GW only notified parents about drug violations and hospitalizations up until this spring, when the University decided to contact parents when Student Judicial Services finds a student guilty of an alcohol violation, said Brian Hamluk, director of Center for Alcohol and other Drug Education.
“Parents have said ‘why didn’t we know about a problem earlier’ after being notified about hospitalizations,” Hamluk said.

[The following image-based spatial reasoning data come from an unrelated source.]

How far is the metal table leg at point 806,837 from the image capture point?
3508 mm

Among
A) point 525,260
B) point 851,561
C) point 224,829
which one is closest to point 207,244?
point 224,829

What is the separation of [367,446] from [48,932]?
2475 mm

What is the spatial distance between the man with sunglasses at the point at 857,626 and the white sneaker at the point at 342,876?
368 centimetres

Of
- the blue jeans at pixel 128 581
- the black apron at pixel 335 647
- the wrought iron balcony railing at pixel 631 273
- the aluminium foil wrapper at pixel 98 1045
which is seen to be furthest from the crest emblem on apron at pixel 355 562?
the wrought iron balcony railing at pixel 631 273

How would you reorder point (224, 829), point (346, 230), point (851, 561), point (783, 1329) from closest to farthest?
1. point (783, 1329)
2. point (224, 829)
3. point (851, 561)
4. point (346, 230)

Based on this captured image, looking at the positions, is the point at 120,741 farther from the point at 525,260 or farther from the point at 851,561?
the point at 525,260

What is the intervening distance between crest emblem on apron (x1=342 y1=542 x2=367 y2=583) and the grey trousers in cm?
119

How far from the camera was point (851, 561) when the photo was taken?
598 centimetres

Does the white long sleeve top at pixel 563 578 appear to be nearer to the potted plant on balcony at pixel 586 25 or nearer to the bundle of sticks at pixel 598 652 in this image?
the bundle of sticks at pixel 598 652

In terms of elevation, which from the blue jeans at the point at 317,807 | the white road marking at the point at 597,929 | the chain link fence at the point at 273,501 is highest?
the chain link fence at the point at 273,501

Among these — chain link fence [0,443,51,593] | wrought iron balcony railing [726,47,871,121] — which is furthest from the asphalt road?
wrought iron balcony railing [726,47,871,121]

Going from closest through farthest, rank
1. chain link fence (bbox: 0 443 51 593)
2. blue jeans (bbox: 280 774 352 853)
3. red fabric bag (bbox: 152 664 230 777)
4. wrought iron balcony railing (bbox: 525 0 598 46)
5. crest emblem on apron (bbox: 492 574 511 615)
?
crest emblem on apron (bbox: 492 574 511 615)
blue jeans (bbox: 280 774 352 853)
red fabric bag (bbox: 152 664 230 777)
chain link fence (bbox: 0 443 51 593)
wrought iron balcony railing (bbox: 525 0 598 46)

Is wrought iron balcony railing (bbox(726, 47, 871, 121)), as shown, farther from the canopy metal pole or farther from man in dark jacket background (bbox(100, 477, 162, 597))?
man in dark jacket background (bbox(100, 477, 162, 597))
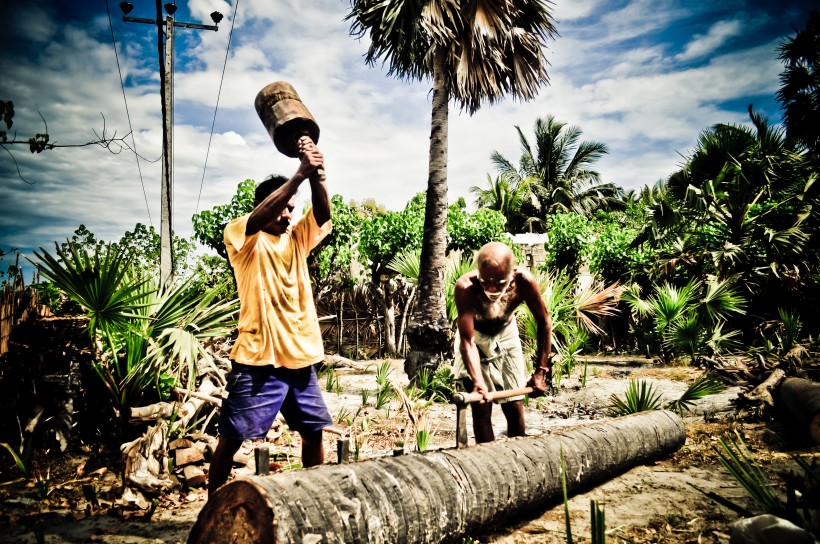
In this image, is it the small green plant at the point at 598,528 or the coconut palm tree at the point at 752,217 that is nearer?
the small green plant at the point at 598,528

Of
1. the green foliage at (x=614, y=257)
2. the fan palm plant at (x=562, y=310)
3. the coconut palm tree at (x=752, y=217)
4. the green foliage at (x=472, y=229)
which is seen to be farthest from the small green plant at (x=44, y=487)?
the green foliage at (x=614, y=257)

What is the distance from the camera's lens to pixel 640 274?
13609 mm

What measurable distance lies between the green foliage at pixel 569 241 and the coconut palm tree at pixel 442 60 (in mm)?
6292

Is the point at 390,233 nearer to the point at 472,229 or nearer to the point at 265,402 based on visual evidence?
the point at 472,229

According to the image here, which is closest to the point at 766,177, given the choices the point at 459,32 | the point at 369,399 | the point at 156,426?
the point at 459,32

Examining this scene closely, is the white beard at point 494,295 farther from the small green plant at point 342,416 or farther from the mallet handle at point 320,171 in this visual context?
the small green plant at point 342,416

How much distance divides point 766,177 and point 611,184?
65.8 ft

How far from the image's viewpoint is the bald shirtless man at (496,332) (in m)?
3.26

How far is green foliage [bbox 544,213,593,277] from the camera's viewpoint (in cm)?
1462

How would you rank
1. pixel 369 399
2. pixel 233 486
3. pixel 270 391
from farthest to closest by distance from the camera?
pixel 369 399 → pixel 270 391 → pixel 233 486

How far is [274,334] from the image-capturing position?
2504 mm

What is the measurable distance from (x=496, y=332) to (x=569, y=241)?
474 inches

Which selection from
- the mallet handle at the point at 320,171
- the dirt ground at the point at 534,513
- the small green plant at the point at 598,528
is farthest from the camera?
the dirt ground at the point at 534,513

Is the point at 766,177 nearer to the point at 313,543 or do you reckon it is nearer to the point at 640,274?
the point at 640,274
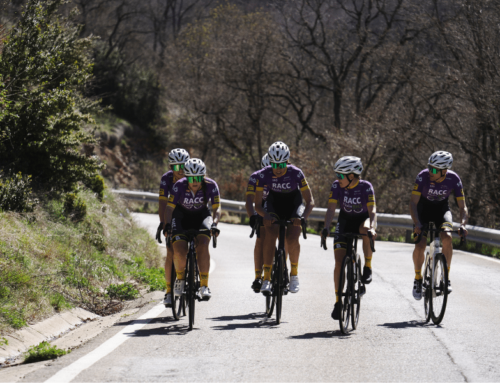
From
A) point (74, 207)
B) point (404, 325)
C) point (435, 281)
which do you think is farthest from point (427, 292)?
point (74, 207)

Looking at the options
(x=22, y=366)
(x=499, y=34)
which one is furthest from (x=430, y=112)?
(x=22, y=366)

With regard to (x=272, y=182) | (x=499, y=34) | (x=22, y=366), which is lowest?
(x=22, y=366)

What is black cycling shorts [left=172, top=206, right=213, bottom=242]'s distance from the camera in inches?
331

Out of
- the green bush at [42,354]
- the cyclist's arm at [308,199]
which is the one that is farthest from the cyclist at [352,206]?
the green bush at [42,354]

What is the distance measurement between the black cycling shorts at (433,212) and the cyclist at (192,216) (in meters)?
2.83

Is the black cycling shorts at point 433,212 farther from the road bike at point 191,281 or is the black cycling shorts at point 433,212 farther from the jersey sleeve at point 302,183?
the road bike at point 191,281

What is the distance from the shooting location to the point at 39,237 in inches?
436

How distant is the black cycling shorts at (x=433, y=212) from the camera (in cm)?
901

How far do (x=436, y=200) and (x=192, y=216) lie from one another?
10.8 ft

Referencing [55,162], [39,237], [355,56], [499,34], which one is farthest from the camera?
[355,56]

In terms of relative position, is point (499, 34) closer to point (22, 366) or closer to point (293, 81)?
point (293, 81)

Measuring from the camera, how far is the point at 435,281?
28.0 feet

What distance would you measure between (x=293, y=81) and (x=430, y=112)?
39.5 ft

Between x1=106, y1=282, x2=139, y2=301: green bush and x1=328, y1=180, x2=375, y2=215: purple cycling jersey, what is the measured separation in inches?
152
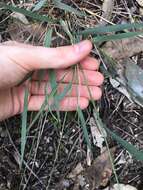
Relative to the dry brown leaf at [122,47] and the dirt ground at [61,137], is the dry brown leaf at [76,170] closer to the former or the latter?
the dirt ground at [61,137]

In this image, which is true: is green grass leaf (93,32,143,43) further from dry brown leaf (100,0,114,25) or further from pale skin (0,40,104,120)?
dry brown leaf (100,0,114,25)

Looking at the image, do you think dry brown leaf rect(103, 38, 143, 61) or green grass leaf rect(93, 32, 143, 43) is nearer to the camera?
green grass leaf rect(93, 32, 143, 43)

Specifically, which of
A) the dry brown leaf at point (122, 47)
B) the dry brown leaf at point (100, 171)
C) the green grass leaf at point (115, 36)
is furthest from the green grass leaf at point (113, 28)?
the dry brown leaf at point (100, 171)

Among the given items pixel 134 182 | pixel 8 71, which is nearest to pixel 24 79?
pixel 8 71

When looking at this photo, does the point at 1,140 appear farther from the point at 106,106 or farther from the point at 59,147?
the point at 106,106

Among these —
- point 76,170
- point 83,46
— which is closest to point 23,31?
point 83,46

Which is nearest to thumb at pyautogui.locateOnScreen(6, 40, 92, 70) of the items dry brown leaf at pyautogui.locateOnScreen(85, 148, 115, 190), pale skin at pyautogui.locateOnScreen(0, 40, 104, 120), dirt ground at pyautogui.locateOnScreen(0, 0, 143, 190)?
pale skin at pyautogui.locateOnScreen(0, 40, 104, 120)

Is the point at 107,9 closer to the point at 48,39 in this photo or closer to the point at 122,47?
the point at 122,47
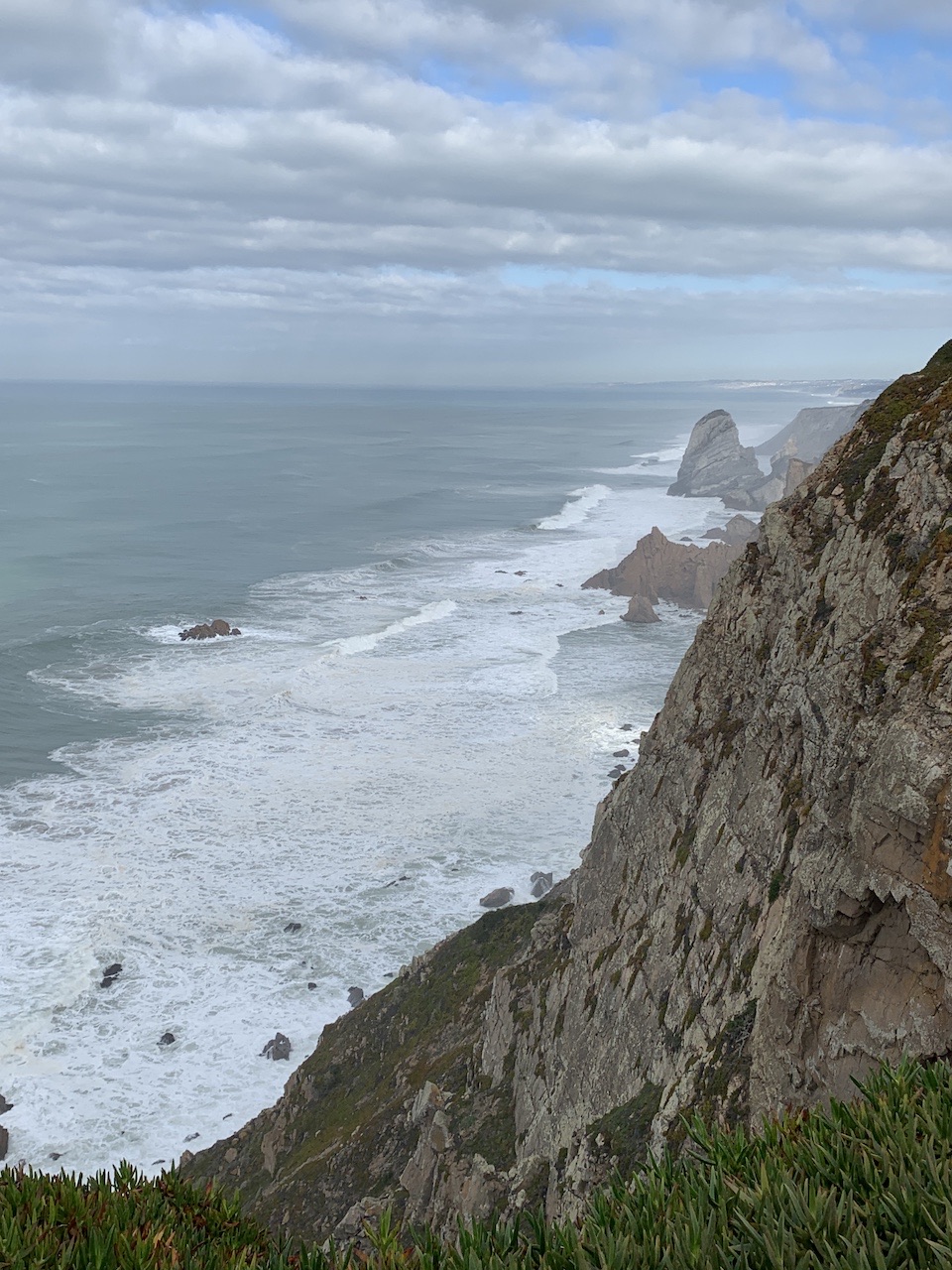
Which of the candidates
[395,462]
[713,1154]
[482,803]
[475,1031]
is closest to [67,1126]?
[475,1031]

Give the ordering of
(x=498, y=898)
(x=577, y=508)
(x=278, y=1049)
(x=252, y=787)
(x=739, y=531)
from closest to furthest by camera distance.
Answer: (x=278, y=1049) < (x=498, y=898) < (x=252, y=787) < (x=739, y=531) < (x=577, y=508)

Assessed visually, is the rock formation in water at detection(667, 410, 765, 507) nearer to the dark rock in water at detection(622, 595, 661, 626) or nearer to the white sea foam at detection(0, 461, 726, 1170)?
the dark rock in water at detection(622, 595, 661, 626)

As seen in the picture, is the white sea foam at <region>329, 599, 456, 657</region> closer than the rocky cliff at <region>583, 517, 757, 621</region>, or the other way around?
the white sea foam at <region>329, 599, 456, 657</region>

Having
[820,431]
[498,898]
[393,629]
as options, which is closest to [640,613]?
[393,629]

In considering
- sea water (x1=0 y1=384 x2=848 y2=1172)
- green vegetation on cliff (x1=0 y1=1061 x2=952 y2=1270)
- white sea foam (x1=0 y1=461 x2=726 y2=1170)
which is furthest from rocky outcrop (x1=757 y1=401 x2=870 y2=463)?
green vegetation on cliff (x1=0 y1=1061 x2=952 y2=1270)

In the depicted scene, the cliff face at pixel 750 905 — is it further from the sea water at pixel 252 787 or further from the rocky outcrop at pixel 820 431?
the rocky outcrop at pixel 820 431

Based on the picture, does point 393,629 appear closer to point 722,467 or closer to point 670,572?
point 670,572

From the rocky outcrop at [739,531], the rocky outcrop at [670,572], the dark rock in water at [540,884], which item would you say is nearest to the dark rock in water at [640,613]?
the rocky outcrop at [670,572]
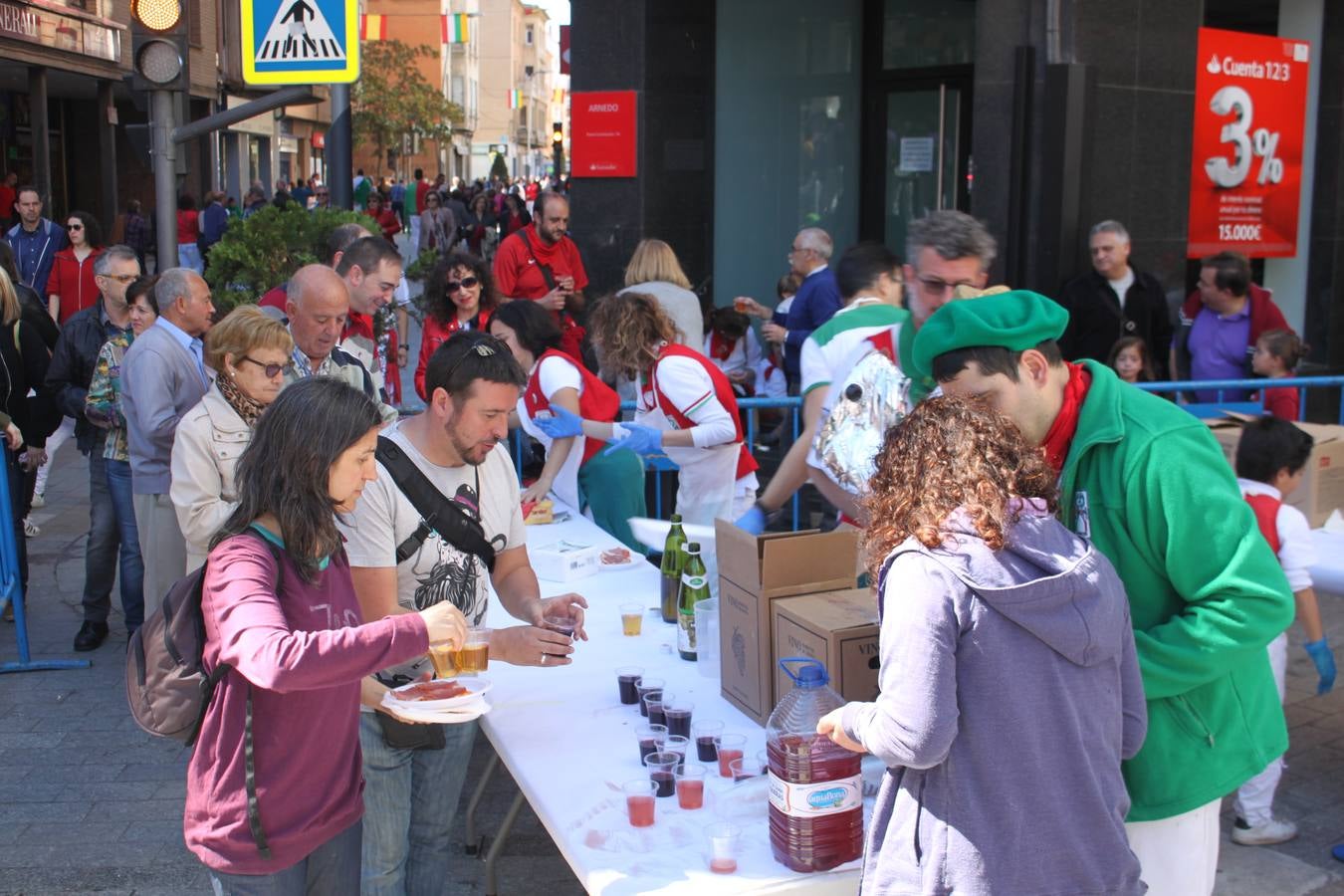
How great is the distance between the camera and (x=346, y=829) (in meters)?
2.84

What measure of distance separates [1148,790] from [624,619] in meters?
1.91

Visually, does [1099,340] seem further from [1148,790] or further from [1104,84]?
[1148,790]

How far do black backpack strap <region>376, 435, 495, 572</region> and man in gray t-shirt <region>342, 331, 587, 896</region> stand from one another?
16 millimetres

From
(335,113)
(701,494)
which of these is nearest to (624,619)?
(701,494)

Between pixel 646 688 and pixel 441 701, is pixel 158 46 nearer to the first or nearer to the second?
pixel 646 688

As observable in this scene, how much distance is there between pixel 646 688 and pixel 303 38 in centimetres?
501

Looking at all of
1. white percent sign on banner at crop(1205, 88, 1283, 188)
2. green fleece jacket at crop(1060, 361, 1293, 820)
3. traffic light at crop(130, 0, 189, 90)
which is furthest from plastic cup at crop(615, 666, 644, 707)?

He also said some students who went through the different levels of alcohol sanctions noted that that they would have liked to know “what role their parents could have played.”
“A lot of students said had their parents been notified, it could have deterred them (from committing another violation),” Hamluk said.
Hamluk said parents will only be informed of an incident if the student is found in violation of GW alcohol policy by SJS. CADE officials will then send a letter to parents informing them of the alcohol violation and the consequences the student will face.
SJS Director Rebecca Sawyer said there will be no changes in the way SJS hears cases and underage students in the presence of alcohol will still be charged with a minor first-time offense.
“Hopefully, this change can help students to make better choices,” Sawyer said. “If they are at a party and they see alcohol … we want them at that point to take the opportunity to remove themselves from the situation.”
Hamluk said the disclosure of alcohol violations does not violate the 1974 Family Education Rights and Privacy Act.
FERPA prohibits any private or public schools receiving federal education funds from disclosing most education records and “personally identifiable information” without student consent according to the Department of Education Web site.
However, FERPA contains some exceptions that allow schools to release directory information like student names, addresses and phone numbers.
A 1998 amendment to the law also added an exception that allows universities and colleges to disclose student disciplinary violations to parents if the student is found in violation of using alcohol or controlled substances.
Hamluk said University officials are informing all incoming freshmen and parents of the change at Colonial Inauguration throughout the summer.
“Knowing that freshmen commit the majority of violations… we are trying to really hit them hard at CI,” Hamluk said.
He said continuing students will hear about the change at floor meetings in the beginning of the year and parents can read about the new policy in a Community Living and Learning Center parent newsletter.
Most incoming freshmen said parental notification will not greatly affect their decisions about alcohol, but acknowledged that it is another factor to consider.
“One factor is that I am a legal adult, but at the same time, my parents are paying for school … it’s another reason to not get caught,” said freshman Matt Lowery. “It will be in the back of my head but I’ll do what I was going to do anyway.”
Freshmen Phil Sherman said notification may cause some students to reconsider activities but, as always, students need to consider their own situation.
“My mother wouldn’t care too much (if she was informed about a violation) … she knows I’m mature,” Sherman said. “You’re supposed to experiment in college … but you have to have fun within reason.”
Hamluk said he does not expect a significant drop in the number of violations but hopes the change will lead students to make better decisions.